2008). These programmes have significant implications, both for individuals offered tests and for health systems in general. As discussed below, there are detailed analyses against criteria
for screening programmes, including cost benefits and assessment of potential benefits and harms, and programme standards and quality measures, before such programmes selleck are established. More recently, there have been moves to introduce new forms of screening which are specifically pregnancy and child birth-related into formal public health programmes. This includes antenatal HIV, antenatal fetal aneuploidy and YM155 newborn hearing tests. However, the most universally accepted and long-standing programme in most developed countries is newborn metabolic screening. Overall, these are well-run programmes with little harm to the newborn; however, it is our belief that the use of the screening programmes could be more effective if broader considerations are given to the overall welfare of the family and the overall principles proposed by Andermann et al. (2008) as well as the identification of a specific Saracatinib disease in the newborn. Here, we will consider the background of newborn metabolic screening in the context of benefit in relation to respect for autonomy, ethical conduct and choice within
the family.

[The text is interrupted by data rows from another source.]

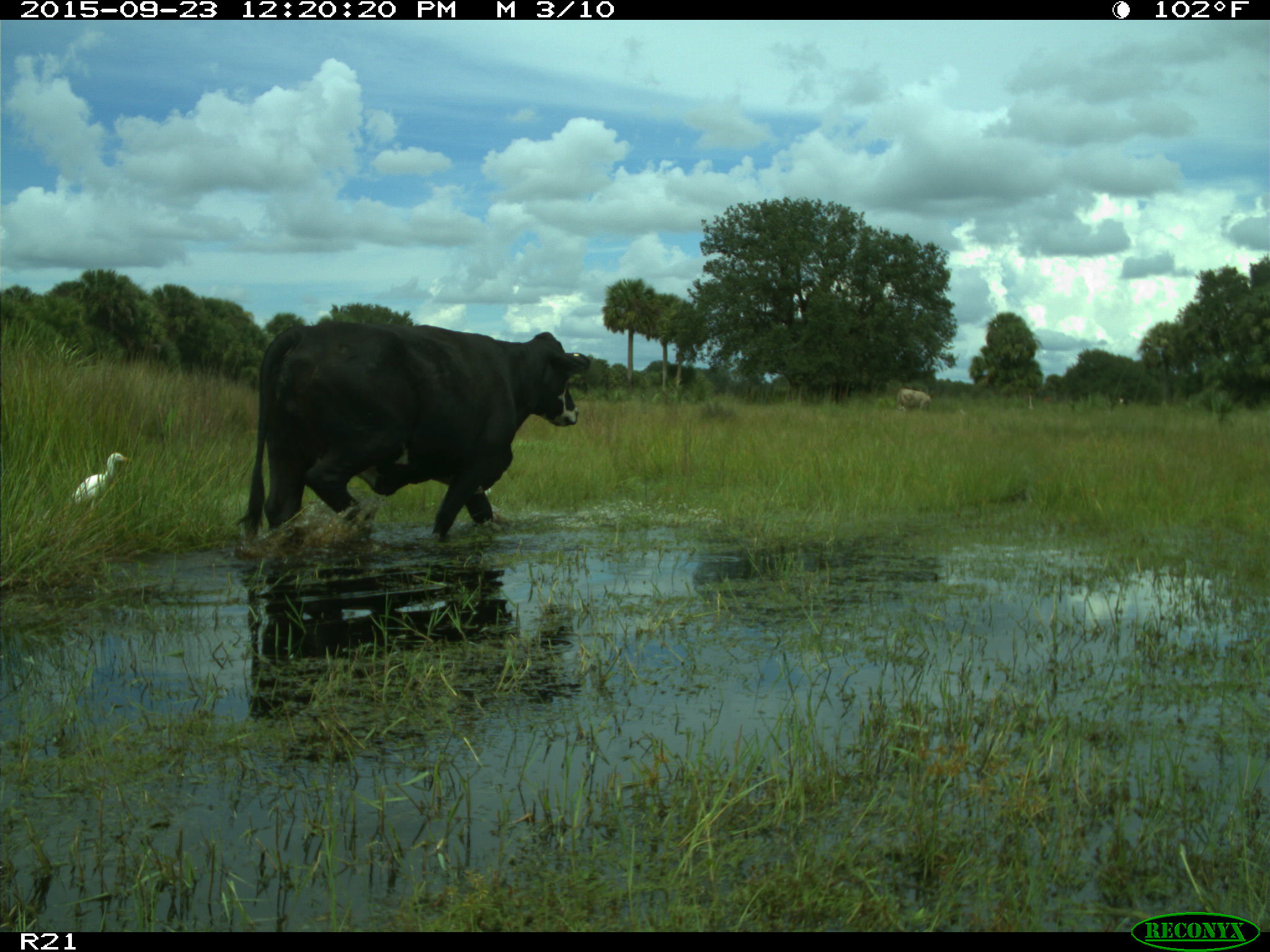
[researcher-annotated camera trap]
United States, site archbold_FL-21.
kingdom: Animalia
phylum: Chordata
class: Mammalia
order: Artiodactyla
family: Bovidae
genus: Bos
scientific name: Bos taurus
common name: domestic cow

Newborn metabolic screening Fossariinae programme: a short history Newborn metabolic screening evolved from Guthrie and Susi (1963) test for metabolites from dried blood spots. Using a bacterial inhibition assay whereby the growth of Bacillus subtilis is enhanced in the presence of phenylalanine,
he was able to identify babies with phenylketonuria (PKU) prior to clinical presentation. As is common in most metabolic disorders, once PKU symptoms are apparent, cellular damage has already occurred. Newborn blood test screening permits early recognition and enables dietary intervention to prevent the severe mental retardation that would inevitably occur as a consequence of the enzyme phenylalanine hydrolase deficiency or mutations in the enzyme (Hansen 1975; Walter 1998). The ‘PKU test’, as it is known, has been embraced by all modern health systems and is widely regarded as an exemplar of a successful public health screening programme. Later, an increase in knowledge and technology allowed for the testing of an increasing number of diseases from the same blood spots (Clague and Thomas 2002). For instance, starting in the 1970s (1981 in New Zealand), congenital hypothyroidism (CH) has been widely adopted by screening programmes (Ehrlich and McKendry 1973; Fisher 1991; National Testing Centre 2010; Taranger et al. 1973). The test detects thyroid-stimulating hormone deficiency, allowing early treatment to prevent the onset of severe physical and mental deterioration.